Zadecydowało głównie to, że Łomżyńskie Centrum Medyczne zostało otwarte przy ul. Makowej, a więc blisko mojego miejsca zamieszkania. Wprawdzie moje kontakty z przychodnią nie były częste – na szczęście nie jestem osobą chorowitą – ale jakieś infekcje się zdarzały, a ponadto korzystałam z badań kontrolnych. Moją lekarką rodzinną jest pani dr Ciołkowska – Olbryś. Znamy się od lat. Jest to osoba nadzwyczaj empatyczna. Już nie mówię o kwalifikacjach, bo te są przecież oczywiste. Bardzo korzystnie postrzegam nasze kontakty zdrowotno-towarzyskie nawet.
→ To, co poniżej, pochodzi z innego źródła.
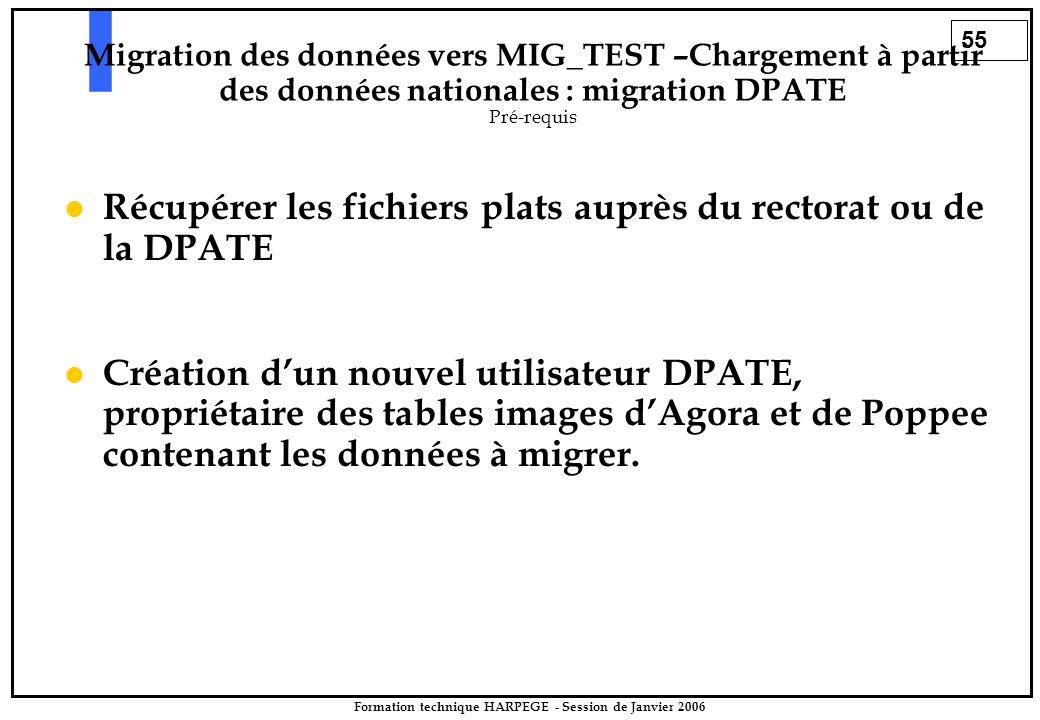 55 Formation technique HARPEGE - Session de Janvier 2006 Récupérer les fichiers plats auprès du rectorat ou de la DPATE Création d'un nouvel utilisate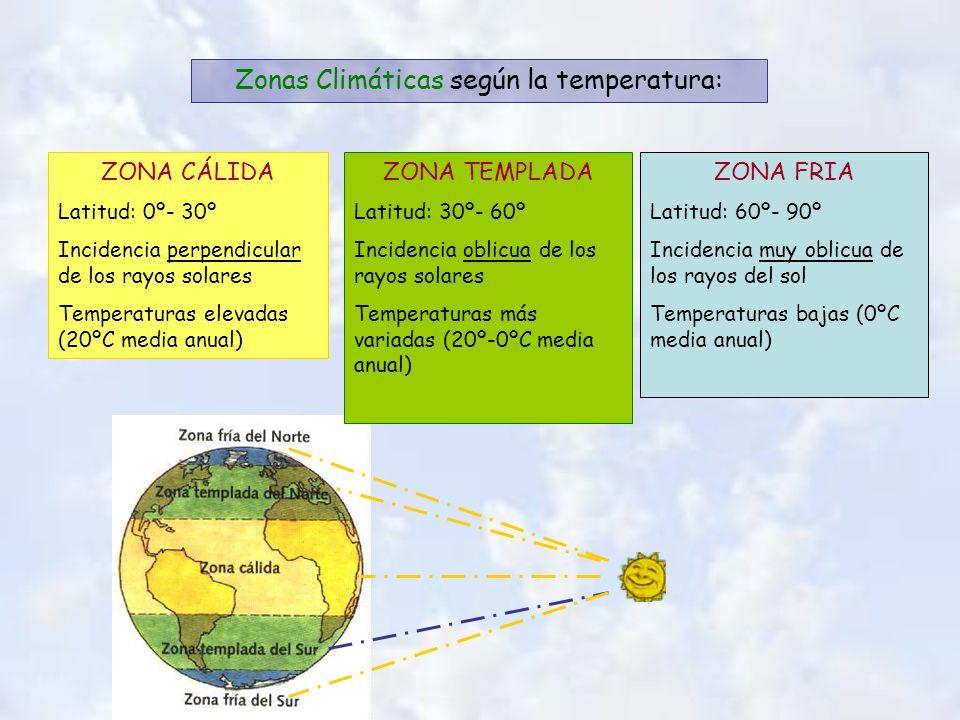 Zonas Climáticas según la temperatura: ZONA CÁLIDA Latitud: 0º- 30º Incidencia perpendicular de los rayos solares Temperaturas elevadas (20ºC media anual) ZONA TEMPLADA Latitud: 30º- 60º Incidencia oblicua de los rayos solares Temperaturas más variadas (20º-0ºC media anual) ZONA FRIA Latitud: 60º- 90º Incidencia muy oblicua de los rayos del sol Temperaturas bajas (0ºC media anual)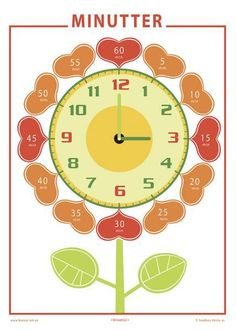 60 minutes Clock, Education, Wall, Poster, Kids, Stuff To Buy, Home Decor, Watch, Young Children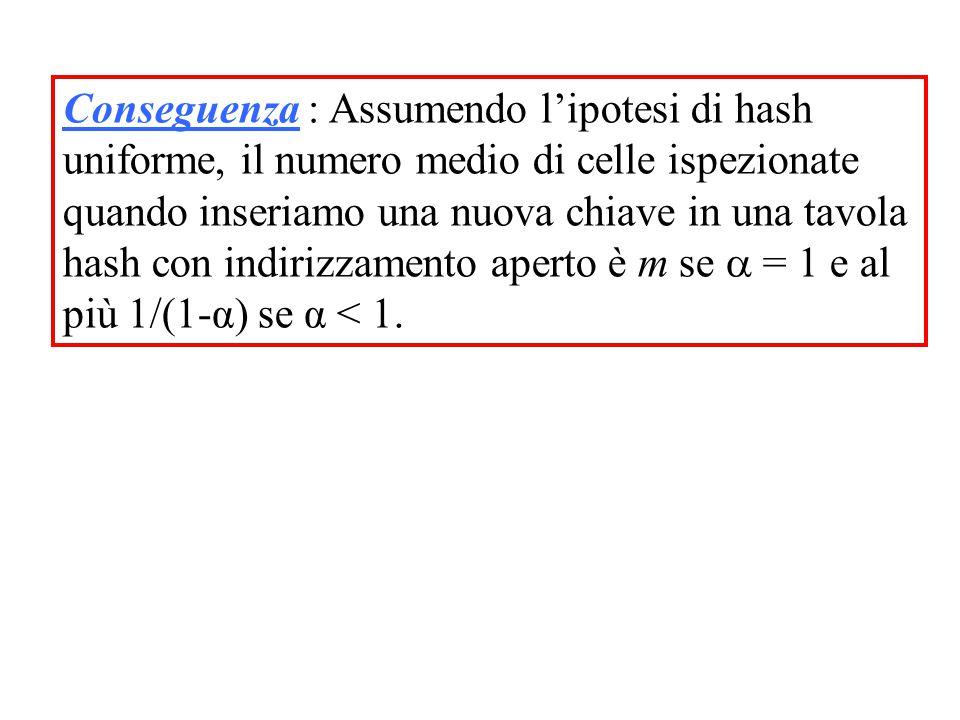 Conseguenza : Assumendo l'ipotesi di hash uniforme, il numero medio di celle ispezionate quando inseriamo una nuova chiave in una tavola hash con indirizzamento aperto è m se  = 1 e al più 1/(1-α) se α < 1.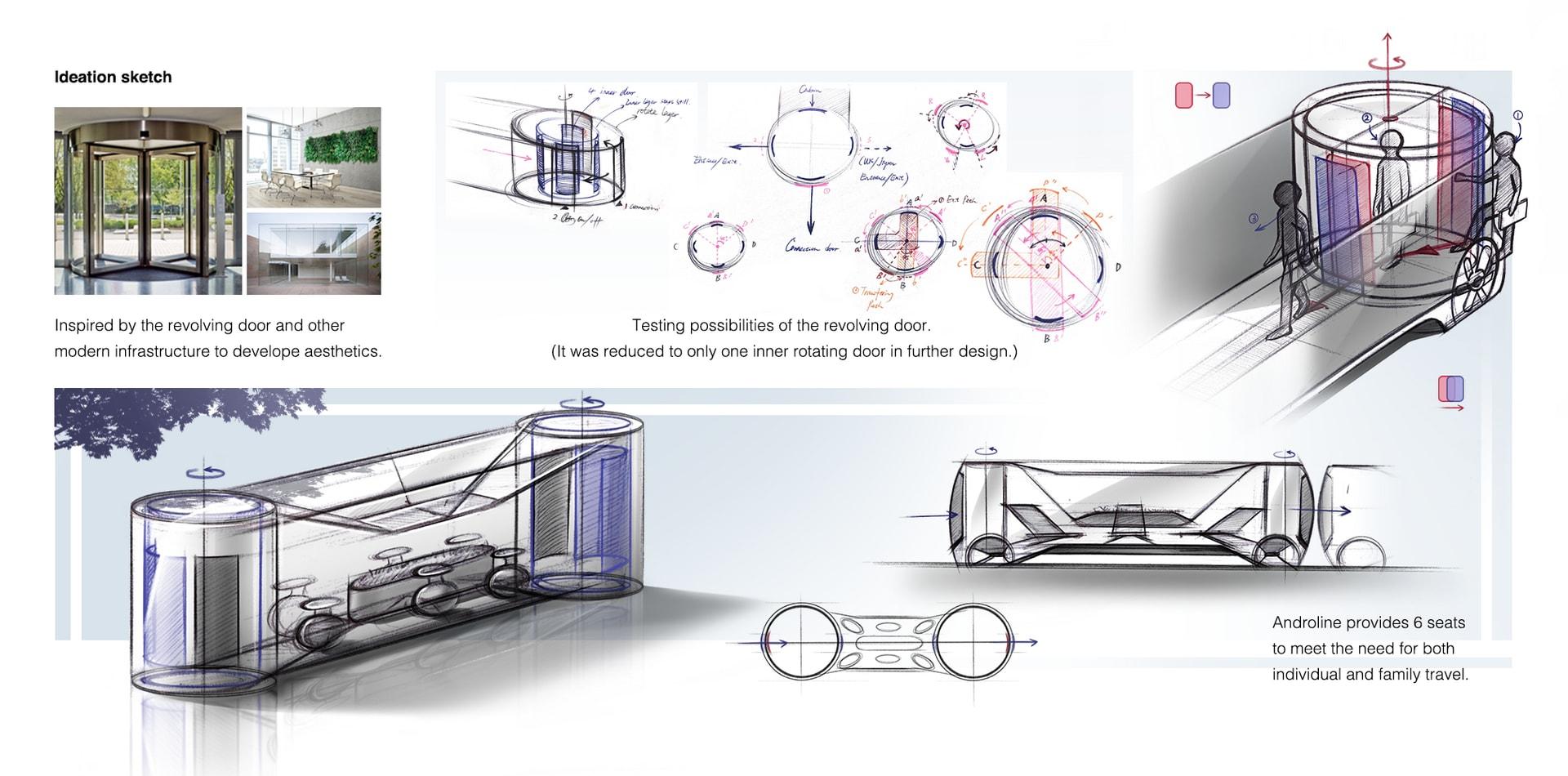 5.Sketch development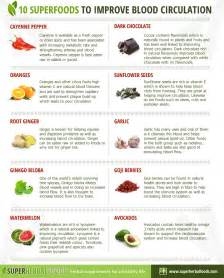 fruits that help blood circulation to genitals picture 2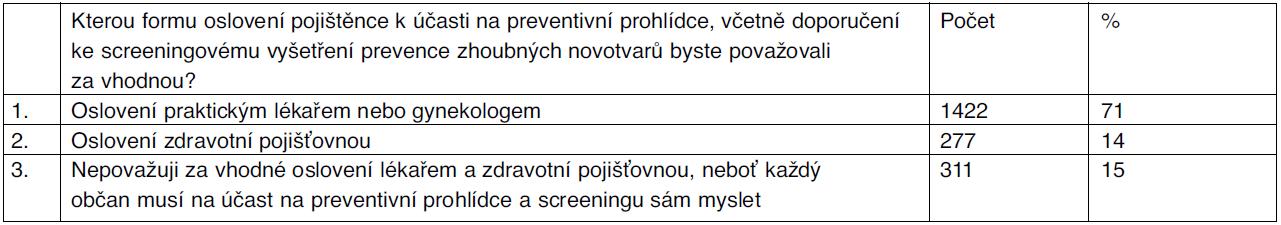 Doporučení k preventivní prohlídce a screeningu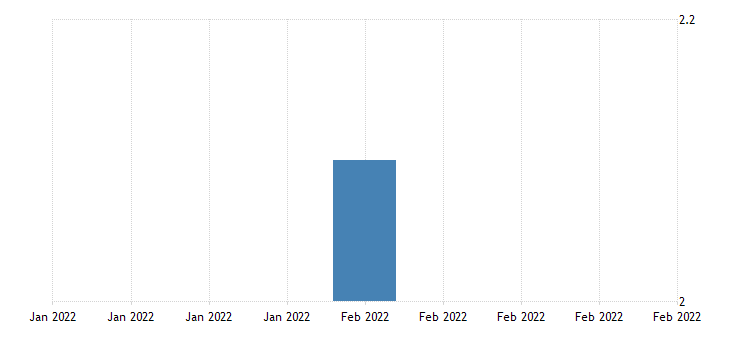 united states all employees total nonfarm in puerto rico 3 month average change thous of persons fed data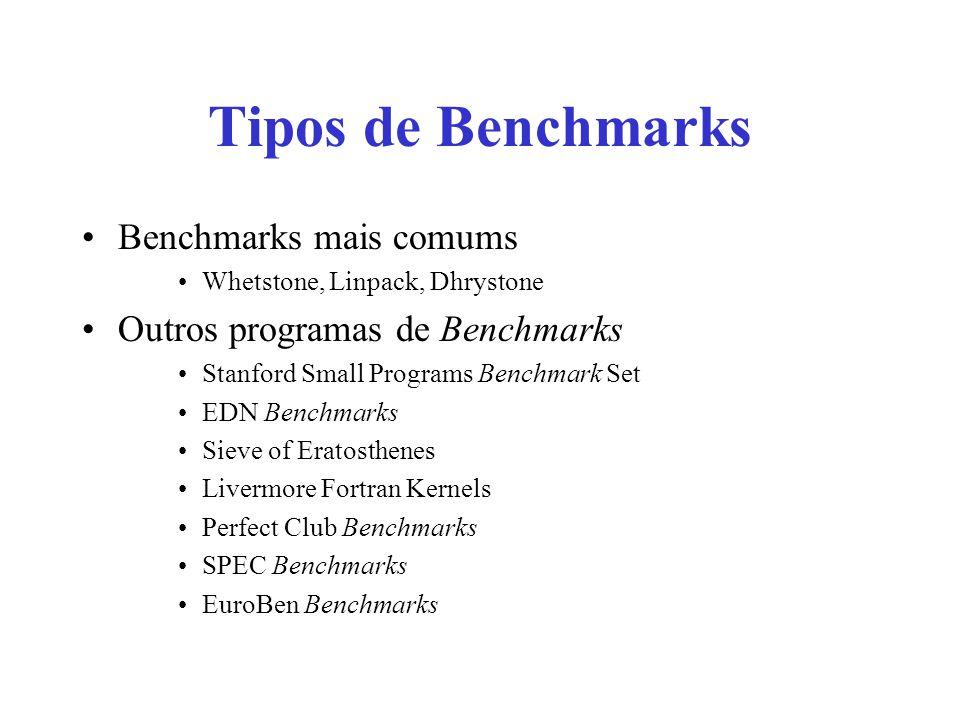 Tipos de Benchmarks Benchmarks mais comums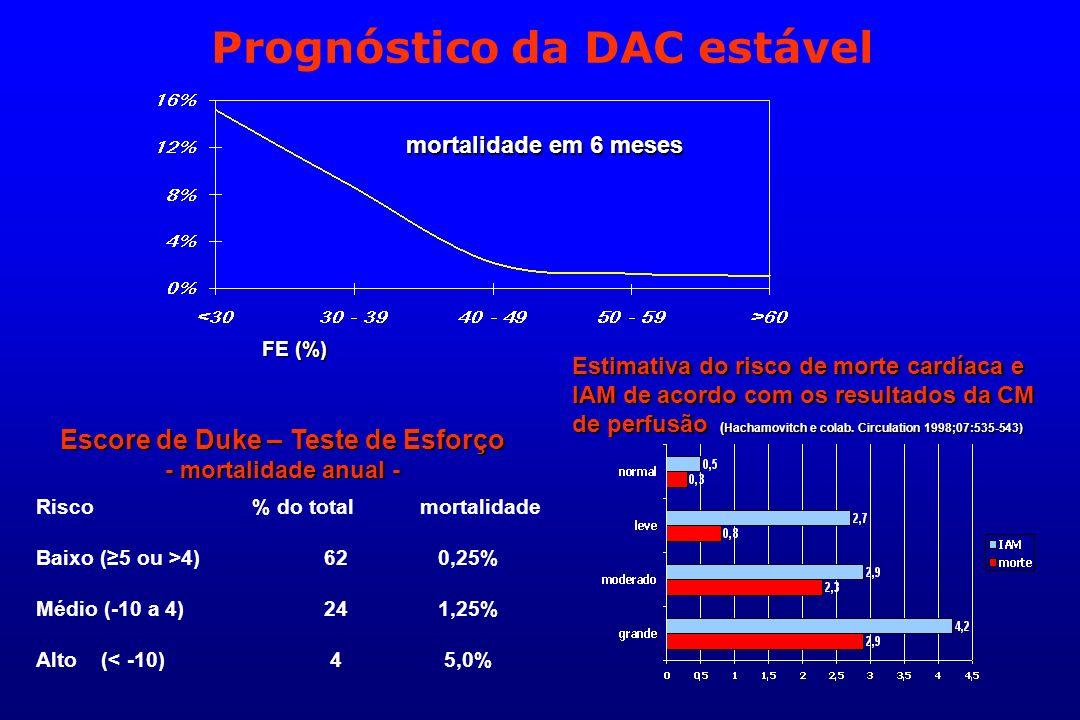mortalidade em 6 meses FE (%) Risco % do totalmortalidade Baixo (5 ou >4)62 0,25% Médio (-10 a 4)24 1,25% Alto (< -10) 4 5,0% Escore de Duke – Teste d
Drugim lekarzem, z którym miałam dotychczas do czynienia w Centrum jest pan dr Pędziński. Za każdym razem, gdy zwracałam się z jakąkolwiek sprawą – zawsze było to natychmiast, z uśmiechem i bardzo przychylnie załatwiane. Właśnie ten uśmiech i empatia to jest to, co w pierwszej kolejności kojarzy mi się z tym Centrum. Jedyną uciążliwością było to, że bardziej kłopotliwe badania, jak rezonans czy densytometria, trzeba było robić już poza siedzibą placówki, chociaż Łomża nie jest aż taką metropolią, by mogło to nastręczać większe problemy. Ale widać było od początku, że zarządcom Centrum leżało na sercu, by wszystkie poradnie były skupione w jednym miejscu, by ułatwić po prostu życie lekarzom i przede wszystkim pacjentom, bo to oni są tu najważniejsi.

Tak więc moje kontakty z Centrum były jak dotąd tylko bardzo pozytywne. Przypominam nawet sobie taką sytuację bardzo osobistą: moja córka studiowała w tym czasie japonistykę w Warszawie i przyjechała do domu. Nagle rozwinęła się infekcja, potrzebowałam porady i lekarstwa, tym bardziej że za tydzień wyjeżdżała na stypendium do Japonii. Córka nie była tu zarejestrowana, bez uprzedzenia wizyty  zostałyśmy przyjęte, lekarstwa córka otrzymała i mogła spokojnie wracać do Warszawy, a potem na stypendium.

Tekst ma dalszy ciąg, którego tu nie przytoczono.